Youngsters, who come fresh out of college and join an organisation, need some time to adjust to the organisational working environment. These days most of them are tech-savvy, have a very positive “can do”, easy-come-easy-go attitude and are quick in adjusting.

They may find it challenging to work for the full day initially. If it is office work, it may be difficult to spend the entire day sitting at their desk and solely concentrating on their tasks. In case of field work like a sales job, they could similarly get tired.

Keeping away from the common social media apps like Whatsapp, Facebook, chatting and so on at work could be quite challenging too. Understanding the organisational philosophy and culture, job duties and getting adjusted to the same may take some time. But fret not, because this is just a temporary phase.

Youngsters could be absorbed either directly from the top institutes through campus hiring into the management category, while others, who are hired directly from the market, are appointed at the operational level.

The Human Resources (HR) section in any company plays a crucial role. An induction plan is rolled out for new employees by the HR that would involve a couple of activities. Companies normally have a buddy system. A buddy is assigned to the newly employed on joining. The buddy introduces you to all the employees of the company, which is a part of the induction plan. In case of other concerns too the new employee can interact with the assigned buddy.

Help at hand

HR ensures that proper resources are given to the new employees and ensure that they are comfortable:

Prepares a workspace and organises essential equipment, for example a desk, telephone, computer and basic stationery, a bottle for water and so on.

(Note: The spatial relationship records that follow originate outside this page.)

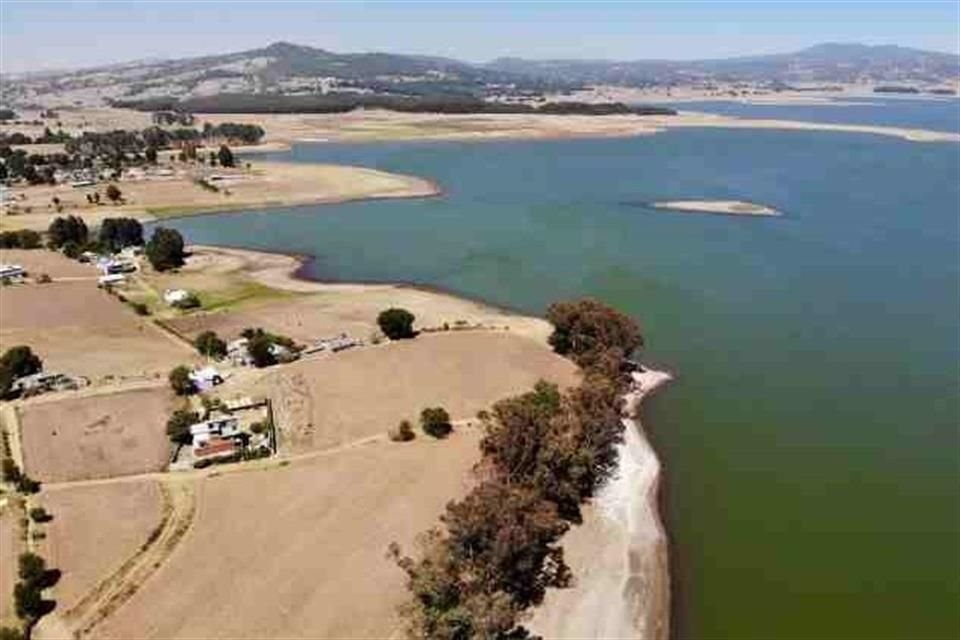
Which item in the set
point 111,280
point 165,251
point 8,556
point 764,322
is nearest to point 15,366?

Sets up the employee’s computer, passwords, telephone and email; shows the recruit how the communication systems work.

Shows the recruit basic facilities (restroom, coffee machine); provides a company handbook detailing any other information which will help the employee settle in.

Provides background information on the business, including products, services, key customers, business culture and philosophy and strategic objectives.

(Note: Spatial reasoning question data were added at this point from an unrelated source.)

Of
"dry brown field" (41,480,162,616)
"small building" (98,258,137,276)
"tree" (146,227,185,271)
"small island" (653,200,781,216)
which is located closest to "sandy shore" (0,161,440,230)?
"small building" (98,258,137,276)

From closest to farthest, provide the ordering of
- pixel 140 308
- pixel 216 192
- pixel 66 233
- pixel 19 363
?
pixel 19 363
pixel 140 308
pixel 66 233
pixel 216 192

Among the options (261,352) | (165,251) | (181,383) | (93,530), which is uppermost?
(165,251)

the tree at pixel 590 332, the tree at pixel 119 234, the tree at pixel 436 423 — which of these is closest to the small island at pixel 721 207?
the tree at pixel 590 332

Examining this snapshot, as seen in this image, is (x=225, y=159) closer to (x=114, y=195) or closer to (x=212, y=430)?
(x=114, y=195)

Provides basic personnel information regarding pay, fees structure etc

Communicates policies and procedures and make them all available.

Uses a mix of training methods; focusses on hands-on activities, or at least observation of activities, rather than just providing instruction manuals.

Involves the recruit in real work (with appropriate supervision) as soon as possible; identifies opportunities for early success.

Confirms understanding at every stage, particularly for written information.

Holds frequent informal progress reviews – perhaps on a daily basis for the first week, then weekly for a month; encourages discussion of problems.

Has a KRA (Key Result Areas) assigned to them.

Modifies plans in the light of the recruit’s progress and feedback.

Most of the companies also a have an intranet/website where all of the company’s information, rules and regulations are displayed. This is interactive; hence it is easy access for communication and information.

Rupali is the Director HR at STC Consultancy, Mumbai.